Southern California Edison also had a handful of projects that included voltage support as a criteria, along with an explanation of how it calculated these needs in relation to each site’s capacity needs. But none of the utilities picked projects that required reactive power or resiliency as a need — a gap that could indicate missed opportunities, White said.
It’s to be expected that the utilities’ first foray into distribution-level NWAs might concentrate on more easily definable goals like capacity, while avoiding more technically challenging efforts like enlisting DERs for reactive power or microgrid services. But it also could be leaving some very valuable services on the table, as Vote Solar’s Smeloff noted.
For example, of SCE’s 557 identified grid investments, 342 were for capacitors to mitigate reactive power and voltage needs, he wrote. Smart solar or battery inverters can inject reactive power to achieve some of the same results as capacitors — a capability that California regulations anticipate making part of its distribution grid landscape. But “none of these projects were considered to be candidates for deferral through the use of smart inverters,” he wrote.
The Clean Coalition and other DPAG stakeholders are also asking the CPUC to give utilities more flexibility in how they procure DERs, White noted. Right now, the going model for how this happens is called the Integrated Distributed Energy Resources Competitive Solicitation Framework, and its implementation in practice is being tested in the Utility Regulatory Incentive Pilot projects each utility was ordered to undertake in late 2016, and which have begun rolling out this year.

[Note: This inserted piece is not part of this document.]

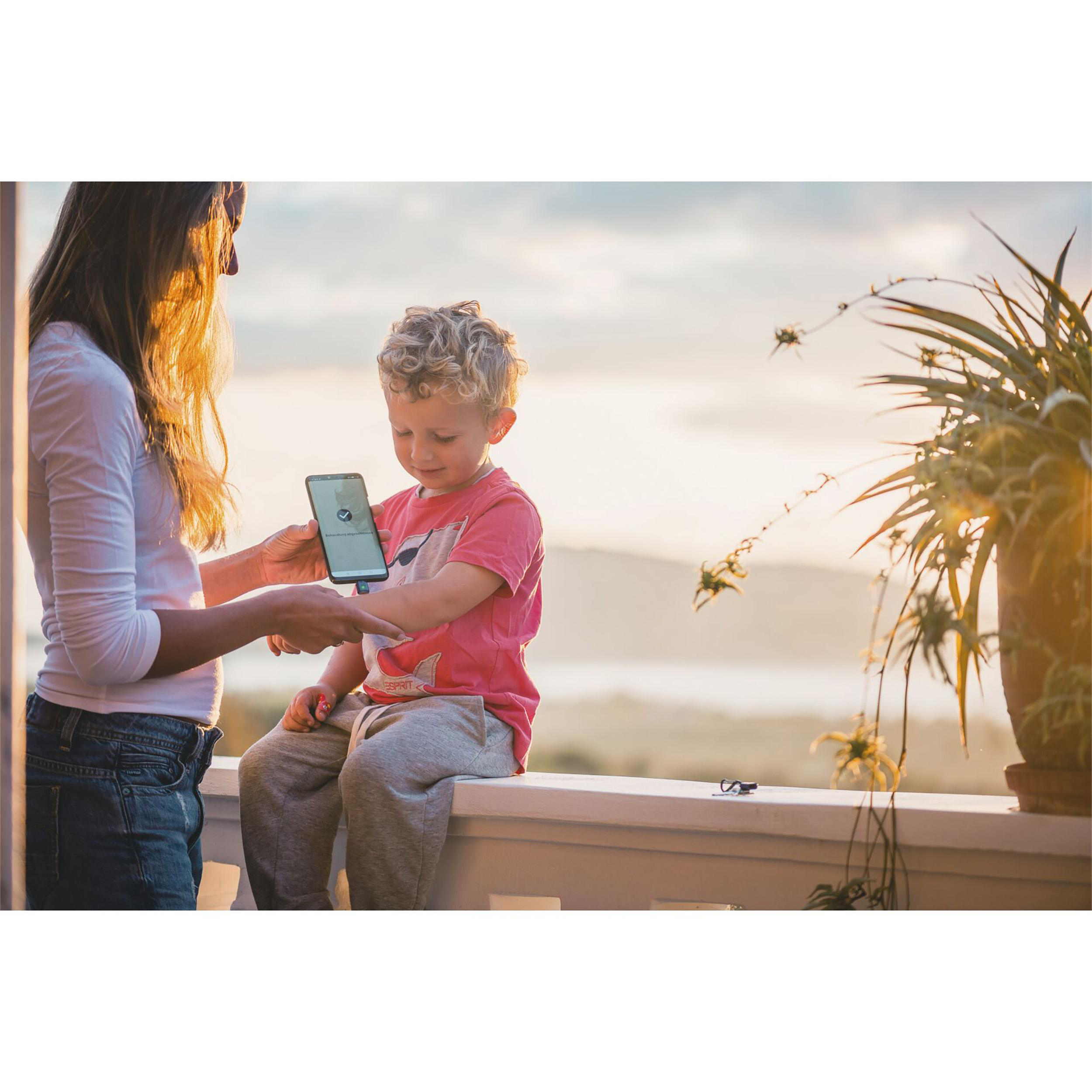 Eine Frau und ein Kind betrachten ein Telefon auf einem Balkon mit Sonnenuntergang im Hintergrund.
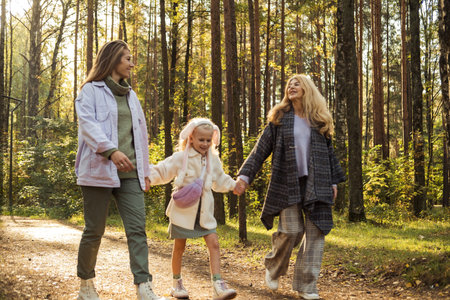 Lifestyle and people concept. Grandmother With Granddaughter And Mother In Autumn Park. Happy family.の写真素材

This time lag between order and execution highlights some problems in the pilot projects’ execution, such as the time it takes to identify a project, and the time it takes to get CPUC approval to run an RFO, White said. “We’ve asked the commission to give utilities the ability to preapprove these projects and streamline the solicitation process.”
Speeding up this process could help DERs better fit into more rapid timelines for deploying as a grid alternative, he noted. But so could allowing DERs to tap demand response or load reduction in an area to deal with early capacity problems, while also lining up the actual on-site generating assets needed to solve the longer-range problems projected for that circuit — a concept that Clean Coalition has suggested to utilities as a way to include shorter-term grid needs on their list of potential deferral opportunities.
There's also the question of what’s in it for the DER providers. Given the limited public data, it’s hard to project whether DER providers active in California will see the DDORs as an economically attractive opportunity, compared to all the others in the state, whether it’s earning Self-Generation Incentive Program payments, being contracted to provide energy storage under the state’s AB 2514 mandate, providing capacity as part of Southern California Edison’s 2014 local resource procurement, or participating in state grid operator CAISO’s energy markets as a distributed energy resource provider, to name a few examples.
What’s not yet clear is how, or if, these DDOR projects will be able to serve in these additional revenue-generating opportunities, White said. Many of the capacity deferral projects identified in this first round are only asking for “a limited number of hours throughout the year,” he said. “For the rest of the time, that resources can be used for something else.” But this is a bit of a gray area at present, and “there are regulatory issues here, without question,” he said.
These and other issues will have time to be hashed out between now and the utilities’ December deadline for filing advice letters for their first RFOs. But they will also be refined as part of the annual process of which the new DDORs are just the inaugural edition, he added.“The whole point is to do a grid needs assessment every year, and identify distribution deferral opportunities every year,” one that improves as it brings in new data, such as the circuit-by-circuit data being delivered through ICA 2.0, and learns from its mistakes, he said.